The most common adverse effects reported were gastrointestinal in nature and occurred more frequently in the semaglutide group, but most were short-lived and none were severe. This safety profile is consistent with what researchers have observed in other trials of semaglutide for weight loss and diabetes.
"Findings from this trial provide support for broadening the indication for semaglutide to include alcohol use disorder in patients with a BMI of 30 or greater, which could benefit millions," the research team concluded.
Research team led by Anders Fink-Jensen, M.D., Mental Health Centre Copenhagen
The potential impact is significant. Approximately 890 million adults globally have a BMI over 30, and in the United States alone, an estimated 8 million adults have obesity combined with high alcohol consumption.
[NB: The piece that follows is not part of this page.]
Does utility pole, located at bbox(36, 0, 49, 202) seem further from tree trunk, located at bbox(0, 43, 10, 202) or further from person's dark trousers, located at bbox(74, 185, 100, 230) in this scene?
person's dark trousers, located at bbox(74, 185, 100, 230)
What Comes Next for This Research?
While the results are promising, researchers emphasized that future studies will need to replicate and expand these findings. Key areas for additional investigation include:
- Larger and more diverse cohorts: The current trial included 108 participants who were nearly all White, so researchers need to test semaglutide in larger groups representing different racial and ethnic backgrounds
- Lower dosages: The trial used 2.4 milligrams per week, but researchers want to determine if lower doses might be effective and potentially reduce side effects
- Long-term follow-up: This trial lasted 26 weeks, but researchers need to understand whether benefits persist beyond this timeframe and whether participants maintain their progress after treatment ends
The findings were published in The Lancet, a peer-reviewed medical journal, and represent the first major clinical trial testing semaglutide specifically in treatment-seeking patients with alcohol use disorder who were also obese. The research team included George F. Koob, Ph.D., a 1999 Brain and Behavior Research Foundation Distinguished Investigator, alongside leading addiction experts from the National Institute on Drug Abuse.
This research opens a new avenue for treating a condition that affects millions of people worldwide. By targeting the shared neurobiological pathways underlying both obesity and alcohol use disorder, semaglutide may offer a treatment option that addresses both conditions simultaneously, potentially making it more appealing to patients and clinicians than existing alternatives.